Ik vraag mij af als we niet verder moeten kijken dan voorgaande antwoorden...
Volgens mij moet er heel dringend gezocht worden naar energie, die niet uit de aardkorst komt!
Onze maatschappij heeft nu eenmaal energie nodig, en die vraag zal alleen maar stijgen!


Greetz
Chris

----------


## Kevin_DM

Had laatst een artikel in een of ander wetenschappelijk magazine gelezen over kernfusie (of het tegenovergestelde van kernsplitsing, wat nu gebruikt wordt in de kerncentrales).
Dit komt, kortweg, overeen met het principe van de zon, een zodanig hoge temperatuur opwekken dat water zichzelf opsplitst en watergas ontstaat.

Echter, momenteel lukt dit, maar hebben we nog 2* zoveel energie nodig om die "fusie" gedaan te krijgen dan het opbrengt.
Het artikel ging dus over een nieuw "kernfusie-centrum" dat ze ergens in de provence in Frankrijk zouden gaan bouwen (door een joint-venture van een 7-tal economische grootmachten), waarmee ze een rendement van ong 50% zouden halen. Dit dus als proefproject, om zo later op grote schaal te gaan toepassen.

Het grote voordeel hiervan is dat het enige "restproduct" of afval dat hieruit voortvloeit, water is, dus 100% natuurvriendelijk.

Misschien zit hierin toekomst, alhoewel dit nog jaren (10-tallen jaren??) zal duren eer dit operationeel is. 
Enkele linkjes die ik hierover gevonden heb:

Kernfusie, een zon op aarde
Kernfusie

Niet echt relevant voor het onderwerp, maar dacht wel het vermelden waard in het ganse energie-gegeven ...

----------


## LJ Chris

Volgens mij gaat kernfusie niet doorstoten.

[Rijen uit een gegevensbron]
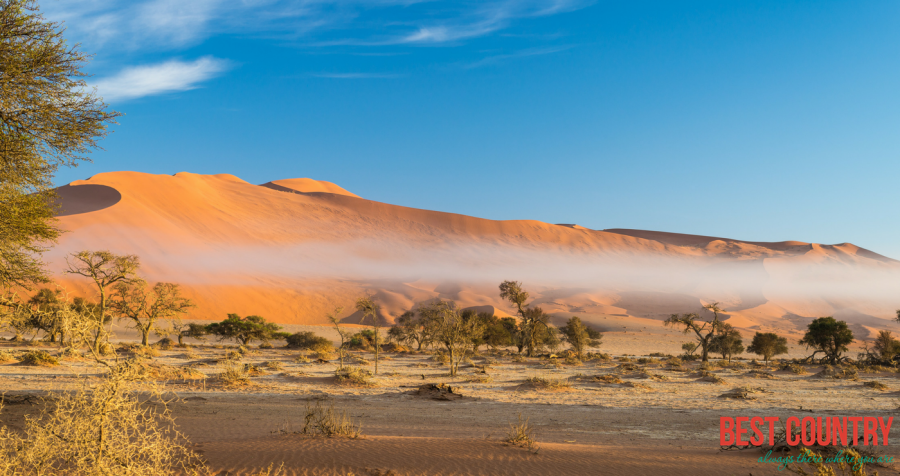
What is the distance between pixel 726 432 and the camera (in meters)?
11.3

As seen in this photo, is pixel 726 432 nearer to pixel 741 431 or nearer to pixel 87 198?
pixel 741 431

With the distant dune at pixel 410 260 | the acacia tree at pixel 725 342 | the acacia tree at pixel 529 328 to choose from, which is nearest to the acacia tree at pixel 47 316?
the acacia tree at pixel 529 328

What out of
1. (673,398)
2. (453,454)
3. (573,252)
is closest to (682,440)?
(453,454)

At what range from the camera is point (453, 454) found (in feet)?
24.4

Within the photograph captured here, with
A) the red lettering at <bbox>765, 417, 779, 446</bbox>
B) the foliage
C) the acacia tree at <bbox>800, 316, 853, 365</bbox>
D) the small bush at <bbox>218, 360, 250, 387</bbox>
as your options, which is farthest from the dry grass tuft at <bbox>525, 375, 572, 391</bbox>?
the foliage

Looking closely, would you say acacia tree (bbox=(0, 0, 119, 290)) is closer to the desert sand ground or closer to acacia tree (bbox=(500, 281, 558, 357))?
the desert sand ground

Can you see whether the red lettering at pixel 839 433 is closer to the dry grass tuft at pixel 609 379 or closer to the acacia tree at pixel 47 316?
the dry grass tuft at pixel 609 379

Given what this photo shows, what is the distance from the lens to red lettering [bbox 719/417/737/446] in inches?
392

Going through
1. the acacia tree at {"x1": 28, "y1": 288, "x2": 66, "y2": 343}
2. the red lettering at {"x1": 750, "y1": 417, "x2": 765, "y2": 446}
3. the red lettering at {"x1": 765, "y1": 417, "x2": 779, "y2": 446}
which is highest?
the acacia tree at {"x1": 28, "y1": 288, "x2": 66, "y2": 343}

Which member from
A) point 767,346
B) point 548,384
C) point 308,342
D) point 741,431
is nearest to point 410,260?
point 308,342

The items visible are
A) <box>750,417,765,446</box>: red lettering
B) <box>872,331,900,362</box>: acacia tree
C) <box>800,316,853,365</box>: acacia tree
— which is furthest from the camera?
<box>800,316,853,365</box>: acacia tree

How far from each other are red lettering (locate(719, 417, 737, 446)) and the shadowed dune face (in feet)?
319

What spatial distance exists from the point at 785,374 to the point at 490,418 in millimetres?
23506

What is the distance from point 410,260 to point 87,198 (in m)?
67.0
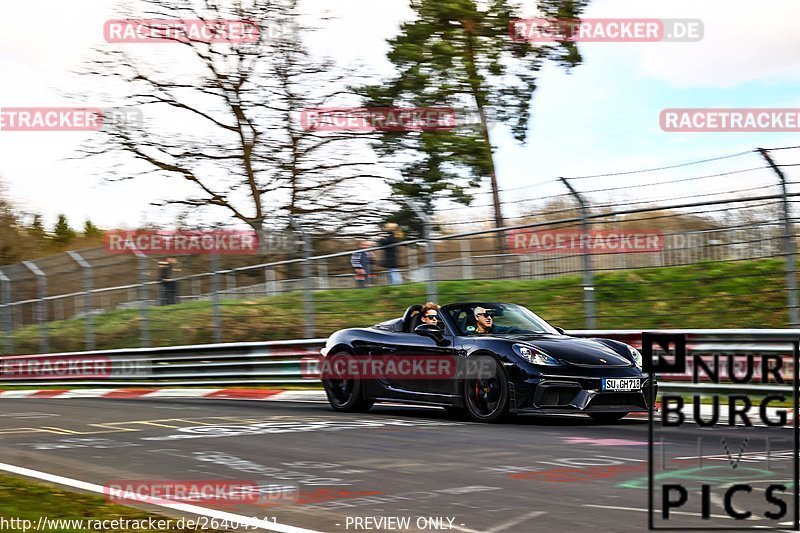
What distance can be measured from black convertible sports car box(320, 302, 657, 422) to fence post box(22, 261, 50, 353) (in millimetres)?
13123

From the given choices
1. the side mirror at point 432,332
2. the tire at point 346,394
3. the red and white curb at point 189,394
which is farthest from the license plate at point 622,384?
the red and white curb at point 189,394

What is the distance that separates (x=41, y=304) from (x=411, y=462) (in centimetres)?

* _Vraagstukken_:
1 - Waar zou volgens het paginafragment het nieuwe kernfusie-centrum gebouwd worden?
2 - Vat het paginafragment samen in twee zinnen.
3 - Vertaal deze zin uit het paginafragment in het Engels: ‘Het grote voordeel hiervan is dat het enige "restproduct" of afval dat hieruit voortvloeit, water is, dus 100% natuurvriendelijk.’

* _Oplossingen_:
1 - Ergens in de Provence in Frankrijk.

2 - Chris vindt dat er dringend gezocht moet worden naar energie die niet uit de aardkorst komt, en verwacht dat de vraag naar energie alleen maar zal stijgen. Kevin_DM beschrijft een artikel over een proefcentrum voor kernfusie in de Provence met water als enig restproduct, terwijl LJ Chris denkt dat kernfusie niet zal doorstoten.

3 - The great advantage of this is that the only "residual product" or waste that results from it is water, so it is 100% environmentally friendly.